Cambridge-based tech firm in talks with Hytera about a possible takeover
Companies: Sepura
Communications technology specialist Sepura Plc (LSE: SEPU), saw Group revenue fall more than 50% in the first half of the year, as the Cambridge-based tech company continued to experience challenging market conditions.
Group revenue fell to €43.3m from €92.9m last year, resulting in an Adj EBITDA loss of €10.6m and a pre-tax loss of €62.1m, versus the reported Adj EBITDA of €9.2m and pre-tax profit of €6.2m last year.
Management says they have taken actions to strengthen the business model, with initiatives to improve cash generation and cut costs:
"Cost reduction programme delivered €2.9 million of opex savings in H1 compared to H2/16"
CEO David Barrass said some of the company's cost-cutting initiatives had impacted short-term revenues and profitability, and it is worth noting that the firm's order backlog is 51.7% larger than H116, at €86.2m, and its closing net debt position is 23% better than last year, at €89.2m.
During the period, SEPU raised €73.7m from shareholders, had some of its banking arrangements revised, and reached an agreement with lenders to defer some debt repayments, "providing sufficient liquidity for at least the next 12 months".
As announced in early November, the company is in discussions with Hytera Communications about a possible takeover. The move pushed Sepura shares up 50%, but today's announcement has sent the share price down 10% in early trading.
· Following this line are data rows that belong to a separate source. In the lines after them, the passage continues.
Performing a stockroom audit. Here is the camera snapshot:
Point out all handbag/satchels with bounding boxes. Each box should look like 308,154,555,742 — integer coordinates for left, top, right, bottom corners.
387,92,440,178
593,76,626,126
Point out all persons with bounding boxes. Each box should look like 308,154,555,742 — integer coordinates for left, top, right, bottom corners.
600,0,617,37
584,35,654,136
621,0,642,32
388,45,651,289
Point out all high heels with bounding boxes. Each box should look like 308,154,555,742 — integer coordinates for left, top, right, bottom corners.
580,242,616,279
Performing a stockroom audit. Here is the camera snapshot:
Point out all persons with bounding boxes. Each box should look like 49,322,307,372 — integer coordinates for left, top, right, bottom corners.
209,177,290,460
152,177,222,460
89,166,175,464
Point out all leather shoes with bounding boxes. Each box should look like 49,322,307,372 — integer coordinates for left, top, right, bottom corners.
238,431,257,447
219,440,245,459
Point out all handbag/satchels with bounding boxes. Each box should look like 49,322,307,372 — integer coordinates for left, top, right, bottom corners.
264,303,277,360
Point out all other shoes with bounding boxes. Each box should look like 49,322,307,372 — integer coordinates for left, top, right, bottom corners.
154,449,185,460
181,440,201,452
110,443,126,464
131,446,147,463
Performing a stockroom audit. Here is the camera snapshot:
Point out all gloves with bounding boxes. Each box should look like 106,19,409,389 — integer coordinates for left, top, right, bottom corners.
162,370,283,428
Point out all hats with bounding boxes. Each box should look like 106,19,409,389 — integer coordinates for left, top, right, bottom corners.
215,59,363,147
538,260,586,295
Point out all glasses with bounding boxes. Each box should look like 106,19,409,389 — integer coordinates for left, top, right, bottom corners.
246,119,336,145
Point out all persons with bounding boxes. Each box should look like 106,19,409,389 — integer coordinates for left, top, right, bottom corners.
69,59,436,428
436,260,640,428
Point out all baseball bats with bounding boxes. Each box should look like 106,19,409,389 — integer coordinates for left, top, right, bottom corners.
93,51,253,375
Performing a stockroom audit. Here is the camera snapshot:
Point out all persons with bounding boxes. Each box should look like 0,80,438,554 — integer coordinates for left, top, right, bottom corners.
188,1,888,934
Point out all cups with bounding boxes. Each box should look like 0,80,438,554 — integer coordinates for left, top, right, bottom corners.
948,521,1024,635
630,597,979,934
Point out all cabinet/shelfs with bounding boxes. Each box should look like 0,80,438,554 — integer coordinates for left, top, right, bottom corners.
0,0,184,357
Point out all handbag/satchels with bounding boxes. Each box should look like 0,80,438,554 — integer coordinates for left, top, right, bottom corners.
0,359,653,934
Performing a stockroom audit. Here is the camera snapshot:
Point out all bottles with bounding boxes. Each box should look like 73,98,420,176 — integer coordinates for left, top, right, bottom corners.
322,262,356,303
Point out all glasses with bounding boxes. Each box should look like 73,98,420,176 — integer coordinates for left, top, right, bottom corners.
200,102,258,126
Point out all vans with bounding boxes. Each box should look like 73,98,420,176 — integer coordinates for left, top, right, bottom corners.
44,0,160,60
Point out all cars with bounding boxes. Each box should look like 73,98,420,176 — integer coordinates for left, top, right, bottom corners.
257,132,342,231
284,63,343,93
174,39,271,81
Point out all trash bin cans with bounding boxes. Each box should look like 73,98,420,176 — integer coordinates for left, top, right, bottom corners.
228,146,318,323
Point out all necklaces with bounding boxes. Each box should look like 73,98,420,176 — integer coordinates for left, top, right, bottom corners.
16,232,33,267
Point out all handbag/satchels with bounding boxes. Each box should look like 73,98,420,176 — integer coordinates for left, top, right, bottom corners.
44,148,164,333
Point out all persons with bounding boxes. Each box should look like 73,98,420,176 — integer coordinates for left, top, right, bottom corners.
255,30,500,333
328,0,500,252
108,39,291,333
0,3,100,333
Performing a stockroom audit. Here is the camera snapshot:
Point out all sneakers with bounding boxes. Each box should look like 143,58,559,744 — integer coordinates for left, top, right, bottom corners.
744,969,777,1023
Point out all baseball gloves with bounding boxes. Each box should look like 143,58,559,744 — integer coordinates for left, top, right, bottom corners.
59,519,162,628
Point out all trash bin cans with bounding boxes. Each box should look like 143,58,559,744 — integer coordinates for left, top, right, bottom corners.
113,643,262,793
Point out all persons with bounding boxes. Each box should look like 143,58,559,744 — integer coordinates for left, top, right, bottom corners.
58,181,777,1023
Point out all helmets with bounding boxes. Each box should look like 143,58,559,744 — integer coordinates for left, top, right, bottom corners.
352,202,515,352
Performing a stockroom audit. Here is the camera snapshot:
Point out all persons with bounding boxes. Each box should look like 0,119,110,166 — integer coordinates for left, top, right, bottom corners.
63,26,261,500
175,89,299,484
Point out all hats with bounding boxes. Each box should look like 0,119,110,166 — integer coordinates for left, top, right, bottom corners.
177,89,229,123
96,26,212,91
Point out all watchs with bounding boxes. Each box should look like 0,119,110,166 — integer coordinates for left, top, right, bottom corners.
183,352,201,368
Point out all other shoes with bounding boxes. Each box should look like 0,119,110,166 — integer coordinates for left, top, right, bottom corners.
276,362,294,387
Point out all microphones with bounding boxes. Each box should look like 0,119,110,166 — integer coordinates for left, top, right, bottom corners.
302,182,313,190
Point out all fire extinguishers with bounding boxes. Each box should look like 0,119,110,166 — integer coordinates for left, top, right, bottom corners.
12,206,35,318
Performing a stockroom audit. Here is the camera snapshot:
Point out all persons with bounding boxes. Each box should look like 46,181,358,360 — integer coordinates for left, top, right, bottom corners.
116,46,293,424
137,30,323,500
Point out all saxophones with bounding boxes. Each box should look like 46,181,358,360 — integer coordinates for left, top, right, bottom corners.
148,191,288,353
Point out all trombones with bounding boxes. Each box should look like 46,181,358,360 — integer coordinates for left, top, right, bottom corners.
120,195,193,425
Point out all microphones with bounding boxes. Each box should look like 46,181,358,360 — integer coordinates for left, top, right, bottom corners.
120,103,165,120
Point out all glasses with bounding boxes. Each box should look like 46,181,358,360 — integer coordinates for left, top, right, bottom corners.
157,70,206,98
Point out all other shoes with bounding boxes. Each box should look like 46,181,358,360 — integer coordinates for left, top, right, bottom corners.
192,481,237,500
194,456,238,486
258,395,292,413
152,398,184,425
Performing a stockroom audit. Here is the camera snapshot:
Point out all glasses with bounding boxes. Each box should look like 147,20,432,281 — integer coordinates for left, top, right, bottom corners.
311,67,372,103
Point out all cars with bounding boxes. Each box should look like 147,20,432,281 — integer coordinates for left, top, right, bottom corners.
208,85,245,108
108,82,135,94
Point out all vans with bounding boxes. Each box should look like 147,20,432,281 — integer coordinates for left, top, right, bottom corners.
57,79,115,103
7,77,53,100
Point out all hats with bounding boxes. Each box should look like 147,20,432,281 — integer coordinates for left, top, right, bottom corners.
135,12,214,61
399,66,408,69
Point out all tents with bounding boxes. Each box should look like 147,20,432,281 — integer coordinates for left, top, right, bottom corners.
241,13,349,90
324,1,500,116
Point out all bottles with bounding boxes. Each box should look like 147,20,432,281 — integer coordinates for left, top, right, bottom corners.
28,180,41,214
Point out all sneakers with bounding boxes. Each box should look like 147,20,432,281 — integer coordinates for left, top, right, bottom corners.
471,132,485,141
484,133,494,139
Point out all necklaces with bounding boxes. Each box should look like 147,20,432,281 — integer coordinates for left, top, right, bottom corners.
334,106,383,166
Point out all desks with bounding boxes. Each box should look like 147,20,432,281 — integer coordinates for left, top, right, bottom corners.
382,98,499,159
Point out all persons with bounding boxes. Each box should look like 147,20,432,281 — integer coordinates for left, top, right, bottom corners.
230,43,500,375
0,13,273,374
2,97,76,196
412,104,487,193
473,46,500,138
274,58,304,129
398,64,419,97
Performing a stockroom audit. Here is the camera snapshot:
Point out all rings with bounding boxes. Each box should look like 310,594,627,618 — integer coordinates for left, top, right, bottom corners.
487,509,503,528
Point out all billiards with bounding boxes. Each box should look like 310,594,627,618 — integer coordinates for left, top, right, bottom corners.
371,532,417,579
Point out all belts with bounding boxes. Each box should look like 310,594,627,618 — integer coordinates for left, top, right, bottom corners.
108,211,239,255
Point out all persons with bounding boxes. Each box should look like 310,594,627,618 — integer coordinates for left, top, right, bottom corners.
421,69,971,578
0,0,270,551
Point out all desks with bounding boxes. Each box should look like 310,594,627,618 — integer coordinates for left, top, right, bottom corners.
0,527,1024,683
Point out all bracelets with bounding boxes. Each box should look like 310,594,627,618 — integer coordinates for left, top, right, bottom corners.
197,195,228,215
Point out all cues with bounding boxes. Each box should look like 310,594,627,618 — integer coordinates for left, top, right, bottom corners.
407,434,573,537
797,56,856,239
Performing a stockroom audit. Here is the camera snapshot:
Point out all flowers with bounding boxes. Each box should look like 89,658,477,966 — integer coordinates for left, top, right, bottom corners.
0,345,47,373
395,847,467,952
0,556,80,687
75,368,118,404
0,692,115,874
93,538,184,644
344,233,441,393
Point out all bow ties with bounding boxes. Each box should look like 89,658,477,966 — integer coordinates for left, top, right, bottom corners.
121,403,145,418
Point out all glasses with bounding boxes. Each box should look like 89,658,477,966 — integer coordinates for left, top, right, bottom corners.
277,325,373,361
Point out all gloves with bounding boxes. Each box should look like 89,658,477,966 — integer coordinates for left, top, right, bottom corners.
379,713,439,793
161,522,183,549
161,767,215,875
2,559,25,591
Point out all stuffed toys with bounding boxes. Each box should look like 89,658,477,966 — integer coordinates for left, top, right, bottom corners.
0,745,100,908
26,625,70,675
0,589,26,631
Interim CEO David Barrass, said management had responded proactively to the challenging start to the year:
"We are also seeing positive initial results from our initiatives to reduce costs and improve cash generation, albeit with the expected short-term impact on revenues and profitability.
Our focus is on restoring shareholder value and, while there is considerable work needed to rebuild confidence in our business, I am encouraged by our strong order book for H2 and the commitment I have seen from our customers, partners and employees."